> **Texte fourni**:

Biélorussie: manifestants tués, arrestations, exils, les contestations violemment réprimées

Des manifestations à Minsk  - Dimitar DILKOFF / AFP
Des manifestations à Minsk - Dimitar DILKOFF / AFP

La tension est loin d'être retombée en Biélorussie. Quatre jours après la très polémique élection présidentielle qui a vu Alexandre Loukachenko s'imposer pour la sixième fois avec un peu plus de 80% des votes, les manifestations se poursuivent dans les rues de la capitale, Minsk, et des principales villes du pays.

Deux manifestants morts depuis dimanche

Ce mercredi, les autorités locales ont rapporté la mort d'un manifestant interpellé lors de l'un de ces rassemblements, la deuxième disparition recensée depuis le début de ce mouvement de contestation violemment réprimé.

> **Consignes**:
[a] Dans l'article sur la Biélorussie :
(i) Pour la combientième fois Alexandre Loukachenko s'est-il imposé à l'élection présidentielle ?
(ii) Combien de manifestants sont morts depuis dimanche ?
(iii) Quel jour les autorités locales ont-elles rapporté la mort d'un manifestant interpellé ?
[b] Dans l'article sur la Biélorussie, reprenez le passage qui s'ouvre sur les mots "La tension est" et se termine par "villes du pays.", en remplaçant "principales villes" par "grandes villes".

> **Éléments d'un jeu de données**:
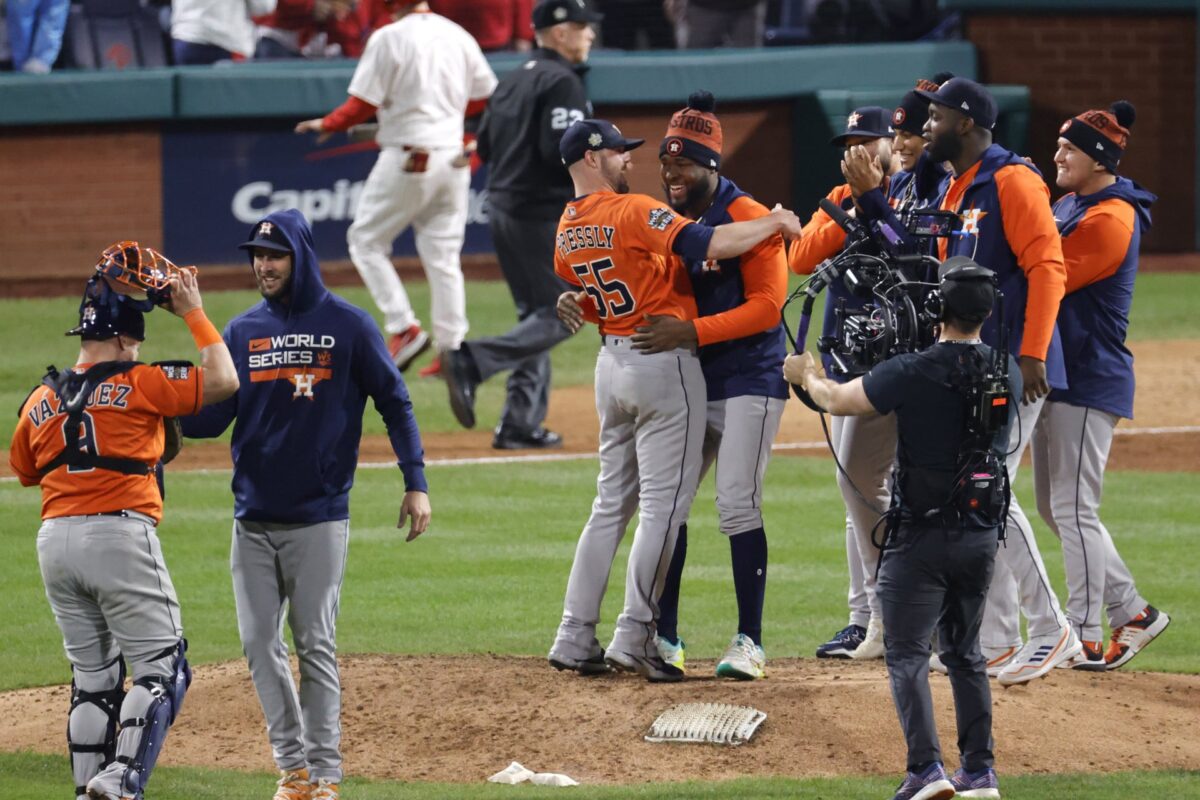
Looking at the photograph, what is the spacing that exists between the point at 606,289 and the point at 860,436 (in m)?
1.13

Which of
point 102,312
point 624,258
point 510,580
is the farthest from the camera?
point 510,580

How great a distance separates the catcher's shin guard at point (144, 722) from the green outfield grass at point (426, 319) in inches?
293

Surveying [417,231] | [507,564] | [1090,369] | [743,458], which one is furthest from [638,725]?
[417,231]

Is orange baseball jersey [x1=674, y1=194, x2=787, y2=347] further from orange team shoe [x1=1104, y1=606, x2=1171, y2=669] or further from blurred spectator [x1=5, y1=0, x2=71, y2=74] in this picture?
blurred spectator [x1=5, y1=0, x2=71, y2=74]

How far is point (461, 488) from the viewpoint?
11.4m

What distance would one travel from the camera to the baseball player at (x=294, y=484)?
229 inches

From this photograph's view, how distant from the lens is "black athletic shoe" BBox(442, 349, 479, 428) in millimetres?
11703

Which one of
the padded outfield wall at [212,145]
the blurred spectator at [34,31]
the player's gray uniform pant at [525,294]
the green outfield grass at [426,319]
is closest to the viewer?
the player's gray uniform pant at [525,294]

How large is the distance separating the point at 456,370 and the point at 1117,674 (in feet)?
17.5

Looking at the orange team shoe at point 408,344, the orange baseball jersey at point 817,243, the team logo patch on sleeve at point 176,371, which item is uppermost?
the orange baseball jersey at point 817,243

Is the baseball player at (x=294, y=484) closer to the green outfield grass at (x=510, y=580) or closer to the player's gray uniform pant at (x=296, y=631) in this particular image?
the player's gray uniform pant at (x=296, y=631)

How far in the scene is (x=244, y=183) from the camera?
16.8m

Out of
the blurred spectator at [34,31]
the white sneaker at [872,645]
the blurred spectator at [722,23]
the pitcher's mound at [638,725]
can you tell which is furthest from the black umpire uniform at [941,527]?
the blurred spectator at [722,23]

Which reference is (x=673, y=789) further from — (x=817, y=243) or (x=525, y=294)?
(x=525, y=294)
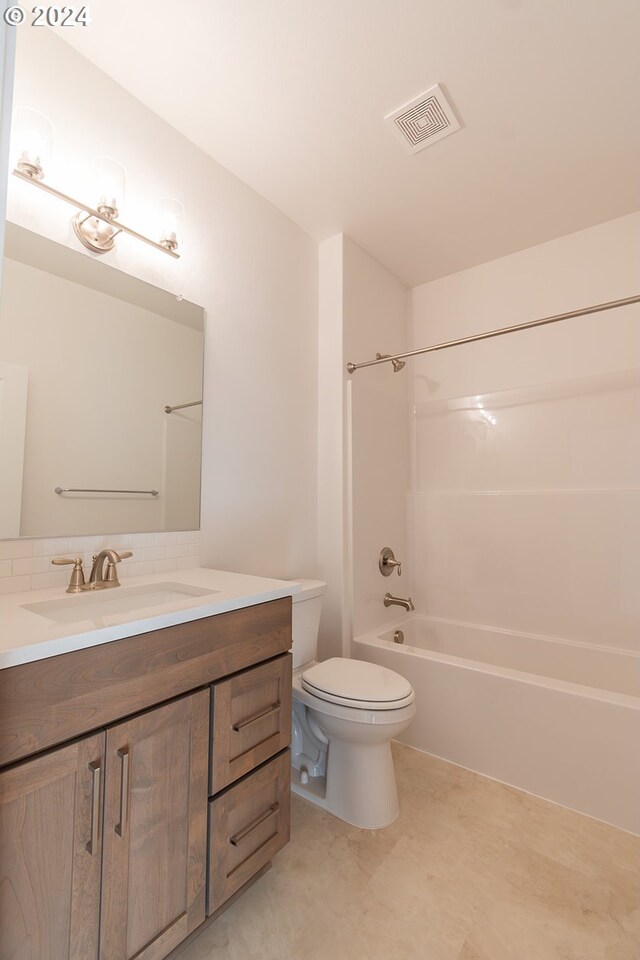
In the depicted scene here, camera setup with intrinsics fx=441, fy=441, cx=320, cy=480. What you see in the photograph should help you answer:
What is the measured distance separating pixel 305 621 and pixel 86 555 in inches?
34.4

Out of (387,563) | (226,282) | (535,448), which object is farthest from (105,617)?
(535,448)

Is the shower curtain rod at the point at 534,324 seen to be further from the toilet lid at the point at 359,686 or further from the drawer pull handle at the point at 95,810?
the drawer pull handle at the point at 95,810

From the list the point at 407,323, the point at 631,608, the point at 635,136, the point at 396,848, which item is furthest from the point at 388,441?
the point at 396,848

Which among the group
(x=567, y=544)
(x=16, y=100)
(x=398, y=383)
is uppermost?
(x=16, y=100)

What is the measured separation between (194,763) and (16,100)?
5.99ft

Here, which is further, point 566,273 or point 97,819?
point 566,273

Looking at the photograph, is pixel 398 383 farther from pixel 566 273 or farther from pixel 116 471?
pixel 116 471

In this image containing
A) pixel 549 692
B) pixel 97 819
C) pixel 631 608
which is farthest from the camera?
pixel 631 608

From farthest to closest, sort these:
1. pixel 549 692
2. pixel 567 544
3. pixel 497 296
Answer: pixel 497 296 → pixel 567 544 → pixel 549 692

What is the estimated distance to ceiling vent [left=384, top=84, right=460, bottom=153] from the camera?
61.1 inches

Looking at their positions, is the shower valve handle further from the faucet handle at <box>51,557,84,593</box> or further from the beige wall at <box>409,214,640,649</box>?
the faucet handle at <box>51,557,84,593</box>

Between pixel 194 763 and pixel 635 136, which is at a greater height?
pixel 635 136

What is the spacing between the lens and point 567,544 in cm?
223

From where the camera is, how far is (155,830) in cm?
93
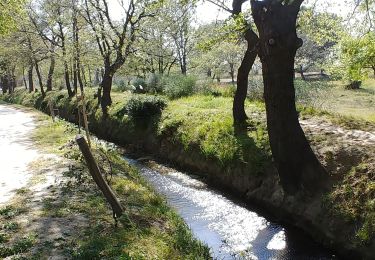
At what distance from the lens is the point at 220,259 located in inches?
347

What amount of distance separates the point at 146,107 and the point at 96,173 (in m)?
14.4

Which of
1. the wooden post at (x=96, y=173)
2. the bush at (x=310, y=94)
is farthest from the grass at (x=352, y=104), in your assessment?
the wooden post at (x=96, y=173)

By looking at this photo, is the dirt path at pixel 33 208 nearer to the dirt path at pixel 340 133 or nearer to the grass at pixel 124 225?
the grass at pixel 124 225

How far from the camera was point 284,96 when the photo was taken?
10.3 metres

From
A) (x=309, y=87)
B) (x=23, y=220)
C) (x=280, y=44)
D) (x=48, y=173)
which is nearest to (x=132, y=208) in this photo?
(x=23, y=220)

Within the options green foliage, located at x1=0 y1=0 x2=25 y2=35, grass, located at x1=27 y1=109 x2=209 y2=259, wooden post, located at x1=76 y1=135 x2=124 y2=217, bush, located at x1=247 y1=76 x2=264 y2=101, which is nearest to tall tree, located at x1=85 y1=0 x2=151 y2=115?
green foliage, located at x1=0 y1=0 x2=25 y2=35

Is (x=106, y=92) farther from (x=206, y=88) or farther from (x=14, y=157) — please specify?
(x=14, y=157)

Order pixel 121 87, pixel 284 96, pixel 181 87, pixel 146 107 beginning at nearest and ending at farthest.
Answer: pixel 284 96 < pixel 146 107 < pixel 181 87 < pixel 121 87

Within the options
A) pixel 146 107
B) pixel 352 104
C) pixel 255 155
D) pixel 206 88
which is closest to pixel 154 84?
pixel 206 88

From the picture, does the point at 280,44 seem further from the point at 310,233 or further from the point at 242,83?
the point at 242,83

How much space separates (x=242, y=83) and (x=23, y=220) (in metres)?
10.3

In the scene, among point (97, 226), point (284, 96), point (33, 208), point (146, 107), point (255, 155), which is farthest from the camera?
point (146, 107)

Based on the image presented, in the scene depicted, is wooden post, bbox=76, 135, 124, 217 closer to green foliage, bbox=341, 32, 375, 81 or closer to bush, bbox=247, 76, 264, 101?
green foliage, bbox=341, 32, 375, 81

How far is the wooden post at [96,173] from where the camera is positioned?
693 centimetres
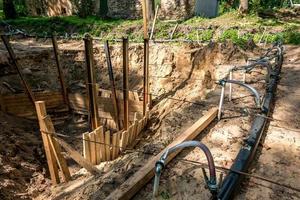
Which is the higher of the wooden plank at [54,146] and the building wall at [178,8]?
the building wall at [178,8]

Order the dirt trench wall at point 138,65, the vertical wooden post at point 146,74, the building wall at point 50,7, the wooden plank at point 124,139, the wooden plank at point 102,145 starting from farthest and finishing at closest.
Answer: the building wall at point 50,7, the dirt trench wall at point 138,65, the vertical wooden post at point 146,74, the wooden plank at point 124,139, the wooden plank at point 102,145

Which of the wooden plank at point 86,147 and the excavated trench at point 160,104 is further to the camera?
the wooden plank at point 86,147

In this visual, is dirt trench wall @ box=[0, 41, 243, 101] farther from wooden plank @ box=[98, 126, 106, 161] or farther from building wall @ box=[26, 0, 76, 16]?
building wall @ box=[26, 0, 76, 16]

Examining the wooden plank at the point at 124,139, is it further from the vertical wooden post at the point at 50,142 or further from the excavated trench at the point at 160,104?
the vertical wooden post at the point at 50,142

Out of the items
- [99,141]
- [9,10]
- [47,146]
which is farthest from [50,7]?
[47,146]

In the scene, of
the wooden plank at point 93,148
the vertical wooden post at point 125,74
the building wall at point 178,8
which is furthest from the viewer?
the building wall at point 178,8

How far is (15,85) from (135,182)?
848cm

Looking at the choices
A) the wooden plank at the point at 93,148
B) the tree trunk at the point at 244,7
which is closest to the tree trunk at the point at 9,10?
the tree trunk at the point at 244,7

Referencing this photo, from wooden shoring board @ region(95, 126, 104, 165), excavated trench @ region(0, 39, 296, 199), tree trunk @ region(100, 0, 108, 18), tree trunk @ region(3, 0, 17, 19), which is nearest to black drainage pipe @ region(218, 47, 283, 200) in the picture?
excavated trench @ region(0, 39, 296, 199)

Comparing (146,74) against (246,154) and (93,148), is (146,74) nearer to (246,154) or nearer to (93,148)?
(93,148)

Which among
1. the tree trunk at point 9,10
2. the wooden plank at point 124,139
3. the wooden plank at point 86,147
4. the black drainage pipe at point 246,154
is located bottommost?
the wooden plank at point 124,139

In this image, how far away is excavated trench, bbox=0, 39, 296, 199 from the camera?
14.4 feet

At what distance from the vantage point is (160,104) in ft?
32.0

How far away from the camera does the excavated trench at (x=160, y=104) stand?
14.4 feet
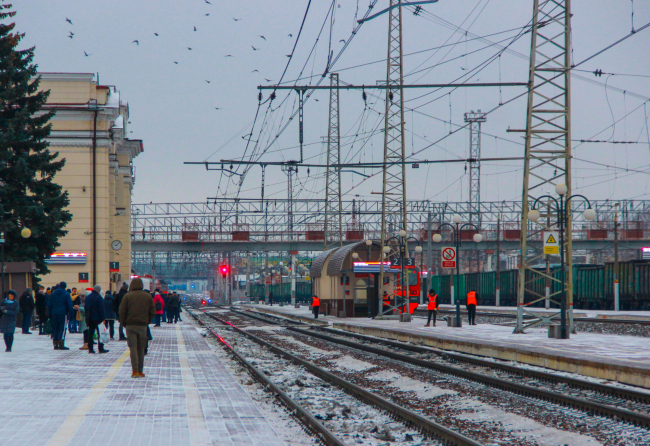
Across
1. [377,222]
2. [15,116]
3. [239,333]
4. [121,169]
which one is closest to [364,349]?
[239,333]

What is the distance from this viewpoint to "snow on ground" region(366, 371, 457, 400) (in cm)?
1355

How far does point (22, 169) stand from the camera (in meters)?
33.1

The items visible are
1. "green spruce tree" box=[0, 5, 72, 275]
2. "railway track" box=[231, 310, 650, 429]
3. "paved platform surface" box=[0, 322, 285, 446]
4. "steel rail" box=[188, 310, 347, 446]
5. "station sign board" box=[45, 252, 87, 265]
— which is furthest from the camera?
"station sign board" box=[45, 252, 87, 265]

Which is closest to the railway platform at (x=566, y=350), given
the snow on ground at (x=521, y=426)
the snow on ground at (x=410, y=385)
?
the snow on ground at (x=410, y=385)

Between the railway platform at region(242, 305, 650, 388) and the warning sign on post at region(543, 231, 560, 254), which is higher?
the warning sign on post at region(543, 231, 560, 254)

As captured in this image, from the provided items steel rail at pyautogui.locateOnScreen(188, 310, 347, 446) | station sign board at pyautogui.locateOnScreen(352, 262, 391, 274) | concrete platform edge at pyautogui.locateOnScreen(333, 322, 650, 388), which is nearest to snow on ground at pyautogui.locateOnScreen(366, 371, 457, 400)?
Answer: steel rail at pyautogui.locateOnScreen(188, 310, 347, 446)

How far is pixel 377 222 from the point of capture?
96.6 meters

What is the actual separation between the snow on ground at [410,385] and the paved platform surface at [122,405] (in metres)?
3.10

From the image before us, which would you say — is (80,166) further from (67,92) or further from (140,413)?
(140,413)

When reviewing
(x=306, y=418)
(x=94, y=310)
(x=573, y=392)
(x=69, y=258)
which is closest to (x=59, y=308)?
(x=94, y=310)

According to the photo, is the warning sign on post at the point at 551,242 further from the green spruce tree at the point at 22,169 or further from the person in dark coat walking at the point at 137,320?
the green spruce tree at the point at 22,169

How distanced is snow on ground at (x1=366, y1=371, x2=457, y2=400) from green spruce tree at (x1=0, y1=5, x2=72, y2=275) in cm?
2095

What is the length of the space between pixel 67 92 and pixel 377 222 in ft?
181

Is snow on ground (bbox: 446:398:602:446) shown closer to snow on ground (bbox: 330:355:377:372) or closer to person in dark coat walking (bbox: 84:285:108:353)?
snow on ground (bbox: 330:355:377:372)
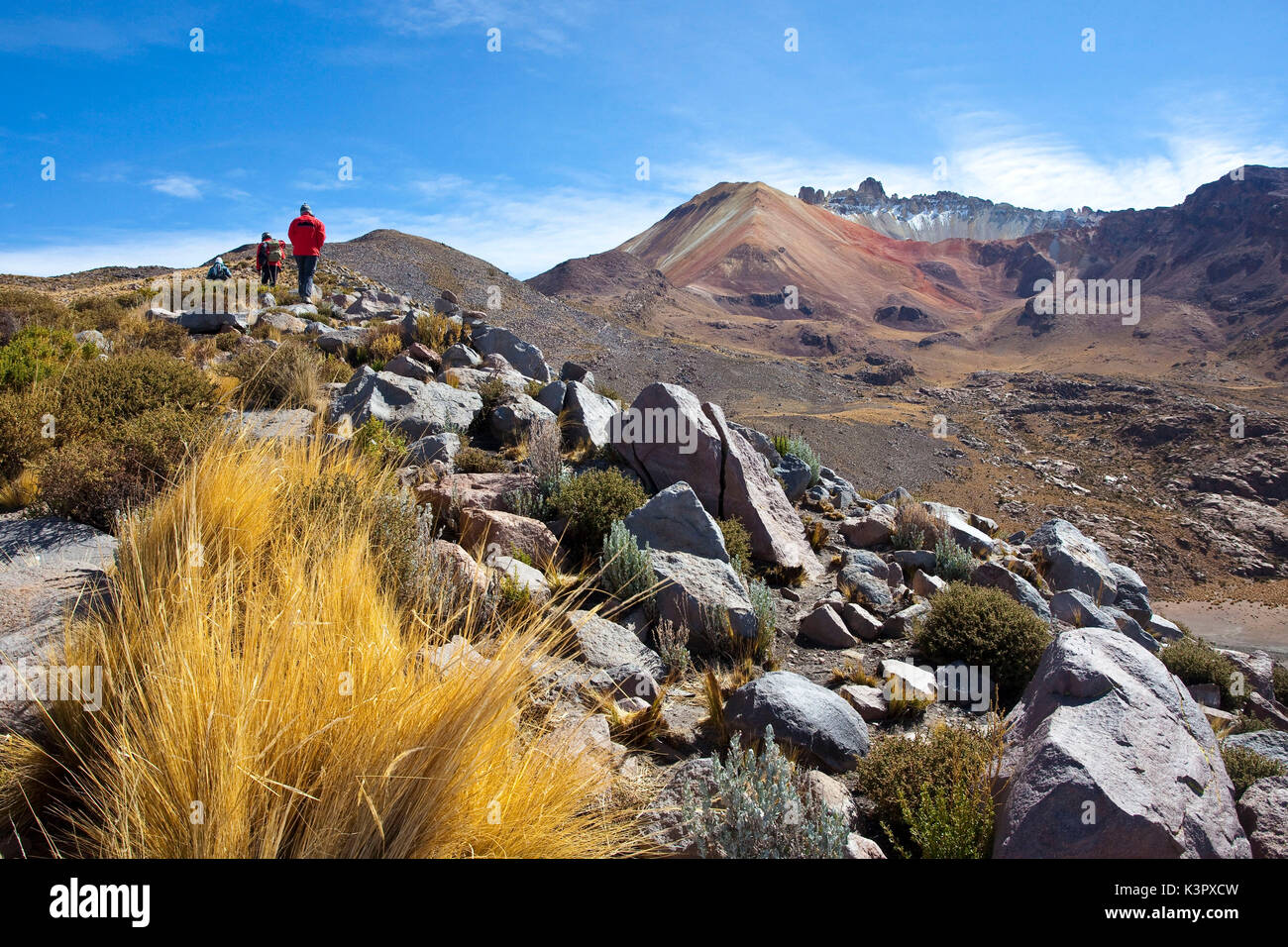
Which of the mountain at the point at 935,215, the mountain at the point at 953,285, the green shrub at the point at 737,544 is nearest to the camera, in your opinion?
the green shrub at the point at 737,544

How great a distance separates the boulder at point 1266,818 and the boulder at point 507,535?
14.9ft

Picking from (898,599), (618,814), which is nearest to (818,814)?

> **Réponses**:
[a]
(i) Pour la sixième fois.
(ii) Deux.
(iii) Ce mercredi.

[b]
La tension est loin d'être retombée en Biélorussie. Quatre jours après la très polémique élection présidentielle qui a vu Alexandre Loukachenko s'imposer pour la sixième fois avec un peu plus de 80% des votes, les manifestations se poursuivent dans les rues de la capitale, Minsk, et des grandes villes du pays.